As the cowboy took a seat, the others moved away from him. No one greeted, spoke to, or welcomed him. They were all appalled at his appearance and did not attempt to hide it.

As the old cowboy was leaving the church, the preacher approached him and asked the cowboy to do him a favor. "Before you come back in here again, have a talk with God and ask him what he thinks would be appropriate attire for worship." The old cowboy assured the preacher he would.

The next Sunday, he showed back up for the services wearing the same ragged jeans, shirt, boots, and hat. Once again he was completely shunned and ignored. The preacher approached the man and said, "I thought I asked you to speak to God before you came back to our church."

"I did," replied the old cowboy.

"If you spoke to God, what did he tell you the proper attire should be for worshiping in here?" asked the preacher.

"Well, sir, God told me that He didn't have a clue what I should wear. He said He'd never been in this church "

One Easter Sunday, a man goes to church and returns home with two black eyes.

His wife inquires as to how he got the black eyes.

The man goes on to say, “a lady stood up in front of me during mass, I saw her dress was stuck in the butt crack, so I reached out and tugged it out. She whirled around, became furious, and punched me in the eye.”

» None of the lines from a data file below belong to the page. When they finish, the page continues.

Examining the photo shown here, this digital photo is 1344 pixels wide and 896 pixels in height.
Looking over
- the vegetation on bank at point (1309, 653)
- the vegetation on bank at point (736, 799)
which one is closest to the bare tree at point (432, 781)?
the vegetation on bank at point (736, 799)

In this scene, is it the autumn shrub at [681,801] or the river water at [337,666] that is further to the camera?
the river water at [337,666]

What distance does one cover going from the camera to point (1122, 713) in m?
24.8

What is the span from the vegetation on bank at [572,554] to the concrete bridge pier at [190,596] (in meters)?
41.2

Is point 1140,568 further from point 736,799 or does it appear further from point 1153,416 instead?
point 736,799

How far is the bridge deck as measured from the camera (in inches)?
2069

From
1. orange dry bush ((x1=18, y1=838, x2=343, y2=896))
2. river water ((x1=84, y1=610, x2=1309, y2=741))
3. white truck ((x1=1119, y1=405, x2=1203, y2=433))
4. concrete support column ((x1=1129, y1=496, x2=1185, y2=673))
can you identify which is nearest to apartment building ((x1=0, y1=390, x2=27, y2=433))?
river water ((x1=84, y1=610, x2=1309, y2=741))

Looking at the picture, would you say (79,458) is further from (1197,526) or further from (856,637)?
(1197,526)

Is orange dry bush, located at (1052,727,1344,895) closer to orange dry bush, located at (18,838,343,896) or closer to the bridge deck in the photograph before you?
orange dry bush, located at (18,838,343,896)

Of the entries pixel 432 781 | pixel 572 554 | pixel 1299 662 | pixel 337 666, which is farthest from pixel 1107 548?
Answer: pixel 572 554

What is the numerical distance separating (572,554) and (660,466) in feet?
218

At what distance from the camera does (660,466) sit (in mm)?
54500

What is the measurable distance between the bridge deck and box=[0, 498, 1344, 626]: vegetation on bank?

“That explains one black eye,” the wife says, “but what about the other?” The man explains, “I figured she must have liked her dress stuck up in her butt crack, so when she turned around I stuffed it back up there”

I was walking down the street when I was accosted by a particularly dirty and shabby-looking homeless man who asked me for a couple of dollars for dinner.

I took out my wallet, extracted ten dollars and asked,"If I give you this money, will you buy some beer with it instead of dinner?"

"No, I had to stop drinking years ago," the homeless man replied.

"Will you use it to go fishing instead of buying food?" I asked.

"No, I don't waste time fishing," the homeless man said.."I need to spend all my time trying to stay alive."

"Will you spend this on hunting equipment?" I asked.

"Are you NUTS!" replied the homeless man. "I haven't gone hunting in 20 years!"

"Well," I said, "I'm not going to give you money. Instead, I'm going to take you home for a shower and a terrific dinner cooked by my wife."

The homeless man was astounded. "Won't your wife be furious with you for doing that?

I replied, "Don't worry about that. It's important for her to see what a man looks like after he has given up drinking, fishing and hunting."

Dolly Parton and Queen Elizabeth went to the Pearly Gates on the same day.

They both met with an Angel to find out if they would be admitted to Heaven.

The angel said "Unfortunately, there's only one space in Heaven today so I must decide which one of you will be admitted."

The Angel asked Dolly if there was some particular reason why she should go to Heaven.

Dolly took off her top and said, "Look at these, they're the most perfect breasts God ever created and I'm sure it will please God to be able to see them every day, for eternity."

The Angel thanked Dolly, and asked Her Majesty, Queen Elizabeth the same question.

The Queen walked over to a toilet, pulled the lever and flushes it without saying a word.

The Angel immediately said, "OK, your Majesty, you may go into Heaven."

Dolly was outraged and asked, "What was that all about? I showed you two of God's own perfect creations and you turned me down. She simply flushed a commode and she got admitted to Heaven! Would you explain that to me?

"Sorry, Dolly," said the Angel, "but even in Heaven, a royal flush beats a pair - no matter how big they are."